* _Source extract_:
<<<<

Both airlines are eager to fly the Boeing 737 Max. It has better fuel efficiency than current models, and – in Ryanair’s case – has eight additional seats within the same cabin profile.

Southwest is the largest customer for the Max, and was flying them safely and successfully until the worldwide grounding. Ryanair had scheduled the Max for the summer of 2019, but had not received any of the planes by the time the no-fly order was received.

At first Boeing confidently predicted that the jet would be flying commercially by the end of 2019. But while the company made software changes, conducted test flights and promised training enhancements, incriminating internal messages emerged.

They portrayed a toxic corporate culture that put profits, not passenger and crew safety, first when creating the 737 Max.

“Designed by clowns who in turn are supervised by monkeys,” wrote one Boeing employee in 2017.

The comment, whose writer also describes the plane as “piss poor,” is among hundreds of emails and text messages released to regulators and the US Congress.

To make the Max more appealing to existing Boeing 737 customers, the planemaker presented the differences between the Max and the previous “NG” version jet as minor.

“How about explaining why your pilots misled the FAA about the nature of the MCAS?” tweeted Mark Pegram.

Training pilots is expensive, and all the while they are in a flight simulator they are not flying profitably. So Boeing insisted that current 737 pilots required only a short tablet-based exercise rather than time in a simulator.

“I want to stress the importance of holding firm that there will not be any type of simulator training required to transition from NG to Max,” wrote one pilot working for the planemaker. “Boeing will not allow that to happen.

“Boeing does not understand what is to be gained by a three-hour simulator session, when the procedures are essentially the same.”

MCAS was glossed over. An Asian airline asking for simulator training was told that it would create “a difficult and unnecessary training burden for your airline, as well as potentially establish a precedent in your region for other Max customers”.

Boeing now recommends simulator training for 737 Max pilots when the jet finally returns to service. But there is no certainty about when that might be.

The FAA, wounded by accusations that it became too close to Boeing in a case of “regulator capture” is determined to play hardball. “The aircraft will return to service only after the FAA determines it is safe,” it declares.

>>>>

* _Exercise data_:
<<<<

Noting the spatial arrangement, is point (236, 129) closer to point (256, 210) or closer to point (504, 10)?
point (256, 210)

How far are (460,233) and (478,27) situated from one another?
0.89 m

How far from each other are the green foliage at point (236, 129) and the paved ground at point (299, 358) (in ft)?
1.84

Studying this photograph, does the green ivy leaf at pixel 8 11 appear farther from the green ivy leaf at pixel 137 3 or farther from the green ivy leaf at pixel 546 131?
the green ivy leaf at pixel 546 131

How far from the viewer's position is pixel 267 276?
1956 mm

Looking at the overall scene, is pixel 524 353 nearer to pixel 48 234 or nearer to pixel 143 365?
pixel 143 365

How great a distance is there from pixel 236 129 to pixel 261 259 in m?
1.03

>>>>
<<<<

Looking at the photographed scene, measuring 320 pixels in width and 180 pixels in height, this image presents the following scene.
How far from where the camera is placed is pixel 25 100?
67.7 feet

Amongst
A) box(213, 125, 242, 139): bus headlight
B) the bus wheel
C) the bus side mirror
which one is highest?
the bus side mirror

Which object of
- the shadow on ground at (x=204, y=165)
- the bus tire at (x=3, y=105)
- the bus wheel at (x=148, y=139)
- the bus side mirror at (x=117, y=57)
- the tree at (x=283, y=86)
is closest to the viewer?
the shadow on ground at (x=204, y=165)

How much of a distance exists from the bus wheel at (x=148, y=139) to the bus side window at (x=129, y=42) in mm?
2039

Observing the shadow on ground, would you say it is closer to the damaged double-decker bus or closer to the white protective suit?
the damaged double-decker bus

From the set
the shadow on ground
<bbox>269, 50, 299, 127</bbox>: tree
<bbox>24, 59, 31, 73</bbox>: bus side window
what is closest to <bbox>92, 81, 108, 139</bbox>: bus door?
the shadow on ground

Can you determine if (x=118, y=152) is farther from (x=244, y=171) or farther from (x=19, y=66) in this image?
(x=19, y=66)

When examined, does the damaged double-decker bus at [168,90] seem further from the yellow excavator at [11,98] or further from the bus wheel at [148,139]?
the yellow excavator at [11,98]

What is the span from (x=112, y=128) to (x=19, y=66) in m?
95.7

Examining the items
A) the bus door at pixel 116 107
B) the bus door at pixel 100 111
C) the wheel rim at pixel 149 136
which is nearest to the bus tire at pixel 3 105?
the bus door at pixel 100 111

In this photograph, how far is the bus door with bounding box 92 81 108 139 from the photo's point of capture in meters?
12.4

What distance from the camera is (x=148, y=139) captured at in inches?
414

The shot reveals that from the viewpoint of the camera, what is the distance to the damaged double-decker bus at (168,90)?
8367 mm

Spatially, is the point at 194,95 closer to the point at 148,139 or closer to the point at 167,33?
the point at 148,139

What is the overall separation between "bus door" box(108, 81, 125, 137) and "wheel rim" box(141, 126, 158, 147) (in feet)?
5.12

>>>>

* _Prompt A_:
Put this sentence from the 737 Max article into Spanish: "Boeing now recommends simulator training for 737 Max pilots when the jet finally returns to service."
* _Prompt B_:
Retype the 737 Max article from "Southwest is the" to "employee in 2017.".
Work only from the 737 Max article.

* _Exercise result A_:
Boeing ahora recomienda entrenamiento en simulador para los pilotos del 737 Max cuando el avión finalmente vuelva al servicio.

* _Exercise result B_:
Southwest is the largest customer for the Max, and was flying them safely and successfully until the worldwide grounding. Ryanair had scheduled the Max for the summer of 2019, but had not received any of the planes by the time the no-fly order was received.

At first Boeing confidently predicted that the jet would be flying commercially by the end of 2019. But while the company made software changes, conducted test flights and promised training enhancements, incriminating internal messages emerged.

They portrayed a toxic corporate culture that put profits, not passenger and crew safety, first when creating the 737 Max.

“Designed by clowns who in turn are supervised by monkeys,” wrote one Boeing employee in 2017.